In decades past, this sometimes was an issue with fraternity or even college hazing, as “leg shaving” parties were mandatory for incoming freshmen, as if they could prove they were not too sensitive to the expendability of their own bodies, when they would still be expected to reproduce and have and support families.  This was an issue at William and Mary in the fall of 1961 (actually contributing to my expulsion for refusing to participate).

Sunday, January 12, 2020

"Living on a Generation Ship": Your legacy would be all that matters, and family values would be enforced

Unveiled, with “Noah” narrating, describes “Living on a Generation Ship”.

This would be a 15-20-mile long cylindrical rotating O’Neill Cylinder with perhaps a thousand families, moving to other solar systems and planets, needing to bear several generations to get mankind a new home.  Making artificial gravity work well will be a challenge;  it is not as effective as mass-induced gravity. 
This would have a profound effect on the lives of people living out their whole lives, with no other purpose but to keep humanity going on until it could land many generations down the road. Every able-bodied adult would need to have children and the political system would be authoritarian. You have to belong.  The hive owns your consciousness.
Wikipedia attribution: Public Domain, Link

Saturday, January 11, 2020

"Could a Goldilocks Zone Galaxy Exist?" This video is not as encouraging as a lot of us want!
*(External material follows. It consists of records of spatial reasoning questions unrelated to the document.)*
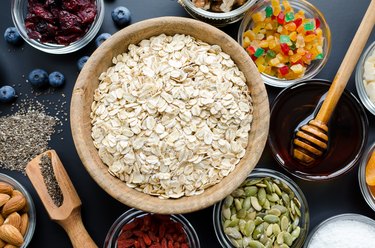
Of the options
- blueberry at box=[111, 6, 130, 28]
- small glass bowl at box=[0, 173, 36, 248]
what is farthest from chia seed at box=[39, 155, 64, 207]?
blueberry at box=[111, 6, 130, 28]

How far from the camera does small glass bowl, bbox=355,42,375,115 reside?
2.09 meters

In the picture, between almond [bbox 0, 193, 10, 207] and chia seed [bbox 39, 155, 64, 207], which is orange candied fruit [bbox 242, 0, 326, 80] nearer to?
chia seed [bbox 39, 155, 64, 207]

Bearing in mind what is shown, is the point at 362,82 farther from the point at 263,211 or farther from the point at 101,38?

Unveiled has an important new speculative video “Could a Goldilocks Zone Galaxy Exist?

Not only does an individual star have a goldilocks zone where temperatures are right for planets supporting life to exist, galaxies have a similar concept.  For the Milky Way, it’s about 17,000 light years to 33,000 light years from the center with its supermassive black hole. It’s dangerous for a solar system to pass through the spiral arm of a galaxy, and a circular rather than elliptical orbit is safer.

Finally, galaxies in some parts of the Universe are more conducive to life than others.  Essentially, older galaxies have a better chance because they will have more older stars and more supernovae in their past that could have created heavy elements necessary for rocky planets and for the enzymes necessary for biology.

Our own civilization may be a relatively early one in the history of at least our galaxy.
We could also look more systematically (and mathematically) at what does it take for individualized consciousness to form and persist? Once it forms, can it really be destroyed?